■ TESTO FORNITO

—————

Cagliari, 6 agosto 2026 – Investire nell’innovazione significa migliorare la qualità delle cure e offrire ai pazienti tecnologie sempre più efficaci e sicure. È con questo obiettivo che l’ARNAS G. Brotzu consolida il programma di chirurgia robotica toracica, sviluppato dalla Struttura di Chirurgia ed Endoscopia Interventistica Toracica diretta dal dottor Paolo Albino Ferrari. Un percorso avviato pochi mesi fa, frutto del lavoro clinico, organizzativo e formativo, che oggi permette all’Azienda di mettere a disposizione dei pazienti sardi una chirurgia mini-invasiva sempre più avanzata e allineata ai più elevati standard internazionali. L’utilizzo della piattaforma robotica consente infatti di incrementare la precisione degli interventi, ridurre sensibilmente i tempi operatori – in alcuni casi da due o tre ore a circa trenta minuti – abbreviare la degenza ospedaliera e favorire un recupero post-operatorio più rapido.
La piattaforma robotica rappresenta un’evoluzione soprattutto nella chirurgia oncologica toracica. La visione tridimensionale ad alta definizione e la straordinaria precisione dei movimenti consentono infatti di affrontare interventi complessi con un controllo estremamente accurato, permettendo una rimozione più precisa del tessuto tumorale e una migliore tutela delle strutture sane circostanti.
L’innovazione si traduce in benefici concreti per chi affronta un intervento chirurgico: la riduzione dei tempi operatori comporta un minore impatto sul paziente, un decorso post-operatorio più favorevole, una diminuzione dei giorni di ricovero e un ritorno più veloce alla vita quotidiana.
Anche il lavoro del chirurgo cambia profondamente: la console robotica offre una posizione che riduce l’affaticamento durante interventi complessi, consentendo di mantenere elevati livelli di concentrazione e precisione dall’inizio alla fine della procedura.
A rendere ancora più innovativo il sistema è la possibilità di analizzare l’intervento anche dopo la sua conclusione. La piattaforma registra infatti tutte le fasi della procedura, consentendo una revisione dettagliata della performance chirurgica: un’opportunità preziosa per valutare ogni scelta tecnica, analizzare eventuali margini di miglioramento e alimentare un processo continuo di crescita professionale, con ricadute dirette sulla qualità delle cure offerte ai pazienti.

—————

■ RICHIESTA DELL'ESERCIZIO
Prosegui il testo sulla chirurgia robotica toracica all'ARNAS G. Brotzu, partendo subito dopo la sua ultima frase.

—————

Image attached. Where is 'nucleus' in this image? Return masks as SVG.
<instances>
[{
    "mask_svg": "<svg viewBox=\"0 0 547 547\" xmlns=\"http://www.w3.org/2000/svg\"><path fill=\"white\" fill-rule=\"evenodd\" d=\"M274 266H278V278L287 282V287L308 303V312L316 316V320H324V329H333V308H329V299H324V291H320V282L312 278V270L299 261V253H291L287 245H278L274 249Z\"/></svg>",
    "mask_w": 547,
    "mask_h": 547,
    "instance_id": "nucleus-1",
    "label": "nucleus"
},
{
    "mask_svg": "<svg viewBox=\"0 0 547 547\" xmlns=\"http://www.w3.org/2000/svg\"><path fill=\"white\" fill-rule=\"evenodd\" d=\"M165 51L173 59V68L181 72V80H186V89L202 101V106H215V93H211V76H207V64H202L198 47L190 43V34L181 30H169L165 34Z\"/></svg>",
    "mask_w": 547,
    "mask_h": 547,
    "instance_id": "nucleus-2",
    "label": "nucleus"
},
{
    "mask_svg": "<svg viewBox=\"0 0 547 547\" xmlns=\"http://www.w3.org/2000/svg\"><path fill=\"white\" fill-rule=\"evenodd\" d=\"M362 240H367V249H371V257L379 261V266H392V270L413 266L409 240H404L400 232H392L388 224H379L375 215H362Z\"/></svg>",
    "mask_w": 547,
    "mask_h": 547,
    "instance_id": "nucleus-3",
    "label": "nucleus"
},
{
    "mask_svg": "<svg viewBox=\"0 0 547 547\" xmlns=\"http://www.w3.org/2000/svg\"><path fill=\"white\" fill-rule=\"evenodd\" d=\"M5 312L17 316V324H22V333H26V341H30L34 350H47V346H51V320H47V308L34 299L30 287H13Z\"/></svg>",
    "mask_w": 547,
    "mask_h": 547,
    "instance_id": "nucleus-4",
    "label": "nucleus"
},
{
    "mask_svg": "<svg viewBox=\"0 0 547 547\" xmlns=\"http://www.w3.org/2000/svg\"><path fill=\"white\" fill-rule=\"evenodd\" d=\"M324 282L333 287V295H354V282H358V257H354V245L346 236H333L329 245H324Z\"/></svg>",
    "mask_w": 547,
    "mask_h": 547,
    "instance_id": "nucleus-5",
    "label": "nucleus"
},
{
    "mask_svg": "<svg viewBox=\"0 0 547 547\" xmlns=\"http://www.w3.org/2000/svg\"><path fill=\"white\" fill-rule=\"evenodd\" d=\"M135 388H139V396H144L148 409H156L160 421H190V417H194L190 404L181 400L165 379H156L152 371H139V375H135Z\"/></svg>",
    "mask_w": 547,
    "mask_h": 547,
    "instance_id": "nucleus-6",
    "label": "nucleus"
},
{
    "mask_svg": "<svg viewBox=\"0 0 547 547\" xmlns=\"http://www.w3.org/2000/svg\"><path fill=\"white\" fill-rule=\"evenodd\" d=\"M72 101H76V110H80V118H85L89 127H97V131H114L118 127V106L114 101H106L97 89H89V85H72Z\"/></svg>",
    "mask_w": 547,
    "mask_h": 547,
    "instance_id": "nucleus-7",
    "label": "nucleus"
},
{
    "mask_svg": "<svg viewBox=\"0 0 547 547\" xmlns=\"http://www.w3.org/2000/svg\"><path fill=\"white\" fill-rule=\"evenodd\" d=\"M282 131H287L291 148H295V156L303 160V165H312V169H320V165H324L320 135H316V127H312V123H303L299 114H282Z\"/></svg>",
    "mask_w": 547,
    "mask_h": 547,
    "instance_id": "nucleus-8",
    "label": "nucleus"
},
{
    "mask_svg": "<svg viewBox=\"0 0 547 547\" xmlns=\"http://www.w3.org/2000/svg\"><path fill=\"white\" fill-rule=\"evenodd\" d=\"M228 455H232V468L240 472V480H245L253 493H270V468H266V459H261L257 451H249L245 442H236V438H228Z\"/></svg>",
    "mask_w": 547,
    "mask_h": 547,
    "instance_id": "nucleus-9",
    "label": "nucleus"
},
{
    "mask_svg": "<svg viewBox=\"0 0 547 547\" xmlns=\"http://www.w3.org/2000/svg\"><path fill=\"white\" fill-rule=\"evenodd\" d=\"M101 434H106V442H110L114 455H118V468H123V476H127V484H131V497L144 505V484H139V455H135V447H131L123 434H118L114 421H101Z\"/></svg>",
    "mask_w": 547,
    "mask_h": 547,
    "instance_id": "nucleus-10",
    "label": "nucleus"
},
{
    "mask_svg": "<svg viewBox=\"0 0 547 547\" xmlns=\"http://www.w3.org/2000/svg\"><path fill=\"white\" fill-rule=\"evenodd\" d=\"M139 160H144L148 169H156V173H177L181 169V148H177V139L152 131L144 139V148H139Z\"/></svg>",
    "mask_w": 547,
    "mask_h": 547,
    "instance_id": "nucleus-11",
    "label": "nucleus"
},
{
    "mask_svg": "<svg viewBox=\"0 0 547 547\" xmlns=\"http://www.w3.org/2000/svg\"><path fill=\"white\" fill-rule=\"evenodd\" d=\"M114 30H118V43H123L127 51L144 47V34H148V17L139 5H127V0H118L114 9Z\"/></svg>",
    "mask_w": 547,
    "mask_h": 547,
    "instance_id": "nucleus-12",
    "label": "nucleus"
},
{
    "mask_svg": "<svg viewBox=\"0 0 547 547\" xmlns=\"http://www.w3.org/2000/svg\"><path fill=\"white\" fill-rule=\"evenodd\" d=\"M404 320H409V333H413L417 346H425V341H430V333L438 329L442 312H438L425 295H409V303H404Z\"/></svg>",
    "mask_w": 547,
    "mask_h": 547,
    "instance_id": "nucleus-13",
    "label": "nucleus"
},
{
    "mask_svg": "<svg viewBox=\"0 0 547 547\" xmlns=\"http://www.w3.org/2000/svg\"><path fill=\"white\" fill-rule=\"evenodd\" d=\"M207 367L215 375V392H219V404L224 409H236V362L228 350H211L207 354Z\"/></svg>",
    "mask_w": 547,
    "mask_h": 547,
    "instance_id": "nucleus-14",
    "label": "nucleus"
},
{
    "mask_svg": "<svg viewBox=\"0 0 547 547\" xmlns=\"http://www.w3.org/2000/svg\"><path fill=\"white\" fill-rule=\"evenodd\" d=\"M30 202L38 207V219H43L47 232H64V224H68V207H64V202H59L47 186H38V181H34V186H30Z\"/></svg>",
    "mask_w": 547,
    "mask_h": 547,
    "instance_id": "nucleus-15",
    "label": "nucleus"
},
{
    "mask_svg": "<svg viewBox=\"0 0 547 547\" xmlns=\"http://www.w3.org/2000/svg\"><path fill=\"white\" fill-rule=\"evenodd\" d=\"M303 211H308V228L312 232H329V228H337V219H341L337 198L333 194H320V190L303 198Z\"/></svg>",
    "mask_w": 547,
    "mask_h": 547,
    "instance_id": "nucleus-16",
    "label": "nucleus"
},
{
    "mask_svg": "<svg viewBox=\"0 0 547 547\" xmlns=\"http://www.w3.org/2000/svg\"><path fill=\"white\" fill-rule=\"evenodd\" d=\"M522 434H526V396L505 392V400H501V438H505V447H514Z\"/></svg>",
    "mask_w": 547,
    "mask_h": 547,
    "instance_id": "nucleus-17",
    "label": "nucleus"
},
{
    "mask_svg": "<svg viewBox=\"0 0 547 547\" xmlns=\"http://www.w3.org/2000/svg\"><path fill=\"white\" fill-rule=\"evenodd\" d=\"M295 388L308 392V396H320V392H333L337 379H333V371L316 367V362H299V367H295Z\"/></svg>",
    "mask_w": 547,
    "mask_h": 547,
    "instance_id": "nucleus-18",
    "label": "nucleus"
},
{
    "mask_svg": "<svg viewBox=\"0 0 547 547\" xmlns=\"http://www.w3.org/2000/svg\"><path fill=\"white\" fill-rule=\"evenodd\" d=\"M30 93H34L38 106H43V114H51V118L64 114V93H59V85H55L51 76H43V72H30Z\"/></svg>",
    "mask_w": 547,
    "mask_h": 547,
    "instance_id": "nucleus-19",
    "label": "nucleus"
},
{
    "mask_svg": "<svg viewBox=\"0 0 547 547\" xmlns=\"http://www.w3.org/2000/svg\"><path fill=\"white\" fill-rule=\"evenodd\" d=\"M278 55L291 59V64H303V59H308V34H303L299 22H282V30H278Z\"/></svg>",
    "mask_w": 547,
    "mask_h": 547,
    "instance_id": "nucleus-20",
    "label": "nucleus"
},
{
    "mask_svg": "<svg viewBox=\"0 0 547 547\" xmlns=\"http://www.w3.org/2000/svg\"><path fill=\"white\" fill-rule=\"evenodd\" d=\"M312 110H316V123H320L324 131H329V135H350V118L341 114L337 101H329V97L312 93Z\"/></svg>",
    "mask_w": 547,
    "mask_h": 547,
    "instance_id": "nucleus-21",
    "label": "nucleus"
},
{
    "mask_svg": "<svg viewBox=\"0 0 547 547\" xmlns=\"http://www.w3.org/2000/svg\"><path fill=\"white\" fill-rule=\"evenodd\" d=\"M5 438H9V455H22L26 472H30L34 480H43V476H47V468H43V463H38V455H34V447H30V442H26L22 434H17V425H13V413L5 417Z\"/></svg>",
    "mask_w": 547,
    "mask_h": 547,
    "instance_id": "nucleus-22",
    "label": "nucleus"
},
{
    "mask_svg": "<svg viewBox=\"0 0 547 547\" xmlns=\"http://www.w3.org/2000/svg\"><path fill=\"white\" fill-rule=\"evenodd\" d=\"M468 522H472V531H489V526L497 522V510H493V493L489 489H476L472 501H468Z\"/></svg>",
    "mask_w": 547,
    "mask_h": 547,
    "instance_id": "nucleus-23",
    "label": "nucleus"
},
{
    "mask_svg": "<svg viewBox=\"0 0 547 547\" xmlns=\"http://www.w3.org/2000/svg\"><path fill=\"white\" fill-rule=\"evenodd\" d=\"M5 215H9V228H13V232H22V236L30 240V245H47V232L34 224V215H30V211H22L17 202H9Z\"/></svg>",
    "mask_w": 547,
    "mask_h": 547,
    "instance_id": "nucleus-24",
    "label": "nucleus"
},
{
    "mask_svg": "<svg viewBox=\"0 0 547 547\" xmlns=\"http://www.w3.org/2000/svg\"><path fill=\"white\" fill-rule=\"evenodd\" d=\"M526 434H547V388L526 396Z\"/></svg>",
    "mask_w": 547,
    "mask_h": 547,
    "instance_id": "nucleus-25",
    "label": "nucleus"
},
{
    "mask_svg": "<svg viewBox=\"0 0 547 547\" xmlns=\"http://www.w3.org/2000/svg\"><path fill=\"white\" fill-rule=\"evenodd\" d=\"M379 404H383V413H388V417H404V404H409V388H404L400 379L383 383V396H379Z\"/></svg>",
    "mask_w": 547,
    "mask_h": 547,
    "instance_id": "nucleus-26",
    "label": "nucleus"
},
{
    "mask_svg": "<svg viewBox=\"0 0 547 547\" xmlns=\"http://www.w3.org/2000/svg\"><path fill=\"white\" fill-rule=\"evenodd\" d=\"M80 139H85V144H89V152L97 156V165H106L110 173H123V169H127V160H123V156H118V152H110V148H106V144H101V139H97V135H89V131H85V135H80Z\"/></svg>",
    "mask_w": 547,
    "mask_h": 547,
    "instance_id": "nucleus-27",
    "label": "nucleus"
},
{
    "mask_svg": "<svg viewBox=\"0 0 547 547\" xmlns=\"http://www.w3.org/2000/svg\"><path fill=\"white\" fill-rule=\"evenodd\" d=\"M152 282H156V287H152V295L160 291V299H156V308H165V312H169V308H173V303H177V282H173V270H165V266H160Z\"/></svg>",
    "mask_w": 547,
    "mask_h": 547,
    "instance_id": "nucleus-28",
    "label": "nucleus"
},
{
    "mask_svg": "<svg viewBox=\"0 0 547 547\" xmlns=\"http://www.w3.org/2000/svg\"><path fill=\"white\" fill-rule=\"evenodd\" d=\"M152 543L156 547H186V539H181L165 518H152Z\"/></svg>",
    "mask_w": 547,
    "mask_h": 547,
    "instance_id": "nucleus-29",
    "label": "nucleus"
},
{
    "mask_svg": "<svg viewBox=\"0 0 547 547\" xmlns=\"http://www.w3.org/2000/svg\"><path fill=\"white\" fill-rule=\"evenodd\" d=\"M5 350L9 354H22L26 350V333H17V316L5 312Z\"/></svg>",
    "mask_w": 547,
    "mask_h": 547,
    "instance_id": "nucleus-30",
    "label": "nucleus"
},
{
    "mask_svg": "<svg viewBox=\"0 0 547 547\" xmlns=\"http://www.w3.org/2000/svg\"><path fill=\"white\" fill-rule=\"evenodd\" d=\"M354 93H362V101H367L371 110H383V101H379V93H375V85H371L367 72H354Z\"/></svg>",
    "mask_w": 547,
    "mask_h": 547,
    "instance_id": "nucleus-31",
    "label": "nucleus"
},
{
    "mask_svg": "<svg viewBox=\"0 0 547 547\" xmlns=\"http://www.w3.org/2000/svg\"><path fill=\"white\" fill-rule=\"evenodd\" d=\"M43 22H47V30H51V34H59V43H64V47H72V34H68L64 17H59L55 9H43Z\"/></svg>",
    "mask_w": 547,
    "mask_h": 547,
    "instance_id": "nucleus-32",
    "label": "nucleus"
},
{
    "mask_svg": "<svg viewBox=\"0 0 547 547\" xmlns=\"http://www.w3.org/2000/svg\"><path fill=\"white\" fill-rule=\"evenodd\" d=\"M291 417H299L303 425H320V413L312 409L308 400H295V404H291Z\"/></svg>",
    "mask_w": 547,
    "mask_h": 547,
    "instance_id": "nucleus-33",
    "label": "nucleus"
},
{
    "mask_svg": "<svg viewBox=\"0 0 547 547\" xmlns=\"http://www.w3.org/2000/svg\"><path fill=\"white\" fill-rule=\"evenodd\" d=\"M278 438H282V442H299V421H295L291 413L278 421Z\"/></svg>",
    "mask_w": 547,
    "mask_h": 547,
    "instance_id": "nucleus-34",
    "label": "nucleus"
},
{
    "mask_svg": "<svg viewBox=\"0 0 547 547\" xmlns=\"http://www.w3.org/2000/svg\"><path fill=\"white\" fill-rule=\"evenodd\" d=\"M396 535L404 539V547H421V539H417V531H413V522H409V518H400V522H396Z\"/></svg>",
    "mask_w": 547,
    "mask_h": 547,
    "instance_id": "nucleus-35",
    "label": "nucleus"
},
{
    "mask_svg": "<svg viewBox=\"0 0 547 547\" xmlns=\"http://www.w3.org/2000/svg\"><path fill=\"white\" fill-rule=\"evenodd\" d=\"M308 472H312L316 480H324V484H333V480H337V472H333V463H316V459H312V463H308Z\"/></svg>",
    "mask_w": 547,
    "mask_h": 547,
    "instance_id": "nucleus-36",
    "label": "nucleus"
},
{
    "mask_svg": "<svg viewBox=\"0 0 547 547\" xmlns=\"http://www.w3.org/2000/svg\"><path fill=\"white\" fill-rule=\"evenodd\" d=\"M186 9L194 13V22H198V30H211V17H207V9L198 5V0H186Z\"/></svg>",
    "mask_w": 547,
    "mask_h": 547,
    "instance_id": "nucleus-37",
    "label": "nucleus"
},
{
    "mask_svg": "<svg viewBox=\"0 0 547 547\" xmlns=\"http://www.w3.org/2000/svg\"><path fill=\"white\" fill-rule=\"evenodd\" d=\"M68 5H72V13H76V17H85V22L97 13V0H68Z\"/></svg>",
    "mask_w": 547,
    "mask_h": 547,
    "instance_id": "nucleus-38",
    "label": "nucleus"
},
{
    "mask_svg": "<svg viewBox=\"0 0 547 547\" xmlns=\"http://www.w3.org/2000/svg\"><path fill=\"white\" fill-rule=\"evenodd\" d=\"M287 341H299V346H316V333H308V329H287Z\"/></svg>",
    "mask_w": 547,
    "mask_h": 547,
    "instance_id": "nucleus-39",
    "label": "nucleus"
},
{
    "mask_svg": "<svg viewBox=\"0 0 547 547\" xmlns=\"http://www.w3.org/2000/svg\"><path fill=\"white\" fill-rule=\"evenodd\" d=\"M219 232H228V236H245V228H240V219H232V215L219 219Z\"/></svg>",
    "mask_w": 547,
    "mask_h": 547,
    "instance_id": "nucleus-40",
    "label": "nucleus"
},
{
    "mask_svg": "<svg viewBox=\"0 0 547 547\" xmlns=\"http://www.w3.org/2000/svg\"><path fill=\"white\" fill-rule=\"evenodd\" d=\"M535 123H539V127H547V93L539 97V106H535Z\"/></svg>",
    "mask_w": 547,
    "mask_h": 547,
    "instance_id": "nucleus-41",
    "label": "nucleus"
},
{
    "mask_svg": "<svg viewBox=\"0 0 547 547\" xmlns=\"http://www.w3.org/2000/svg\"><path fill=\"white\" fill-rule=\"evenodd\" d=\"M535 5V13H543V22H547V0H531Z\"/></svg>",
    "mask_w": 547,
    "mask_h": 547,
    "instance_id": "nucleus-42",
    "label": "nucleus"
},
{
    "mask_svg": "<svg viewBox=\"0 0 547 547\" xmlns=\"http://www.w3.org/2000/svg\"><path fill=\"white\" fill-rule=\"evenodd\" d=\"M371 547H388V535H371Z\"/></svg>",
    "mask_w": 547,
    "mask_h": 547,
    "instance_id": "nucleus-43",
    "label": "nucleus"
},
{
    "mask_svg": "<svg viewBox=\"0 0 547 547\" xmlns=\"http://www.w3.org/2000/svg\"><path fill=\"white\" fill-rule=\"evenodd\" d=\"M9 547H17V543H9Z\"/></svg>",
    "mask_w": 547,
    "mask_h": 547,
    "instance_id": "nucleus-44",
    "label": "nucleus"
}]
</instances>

—————

■ RISULTATO DEL COMPITO
Il programma è già pienamente operativo. Sono stati eseguiti con successo interventi di elevata complessità per il trattamento dei tumori del polmone, del timo e del mediastino anteriore, oltre a procedure di riduzione del volume polmonare in pazienti affetti da enfisema, confermando la maturità raggiunta dalla struttura e l’efficacia dell’approccio robotico.
Questo importante traguardo è stato possibile grazie a un lavoro di squadra che ha coinvolto la Struttura Complessa di Anestesia e Rianimazione del Presidio Ospedaliero A. Businco, con il sostegno del Direttore generale dell’ARNAS G. Brotzu, dottor Maurizio Marcias, del Direttore sanitario, dottor Giorgio Carboni, e del Direttore del Dipartimento Chirurgico Oncologico, professor Antonio Macciò.
Fondamentale è stato anche il percorso di formazione specialistica, realizzato con il supporto dell’ingegner Mirko Matraxia e dei Proctor dottor Antonio Mazzella dell’Istituto Europeo di Oncologia di Milano e dottoressa Cristina Zirafa dell’Azienda Ospedaliero-Universitaria Pisana, oltre al contributo del personale infermieristico di sala operatoria, dagli strumentisti agli infermieri fino agli operatori socio-sanitari, protagonisti di un costante percorso di aggiornamento professionale.
“Il consolidamento del programma di chirurgia robotica toracica rappresenta un traguardo importante per l’ARNAS G. Brotzu perché ci permette di offrire ai cittadini cure sempre più efficaci, sicure e meno invasive, con tempi di recupero più rapidi e una migliore qualità dell’assistenza – commenta il Direttore Generale dell’ARNAS G. Brotzu, Maurizio Marcias –. Dietro ogni nuova tecnologia ci sono il lavoro, la formazione e la competenza dei nostri professionisti. Continueremo a investire in questa direzione, perché il nostro obiettivo è garantire ai cittadini sardi una sanità pubblica di eccellenza, capace di coniugare le migliori tecnologie con un’assistenza sempre più vicina ai bisogni delle persone e di consolidare il ruolo dell’Azienda come punto di riferimento regionale per il trattamento delle patologie toraciche complesse”.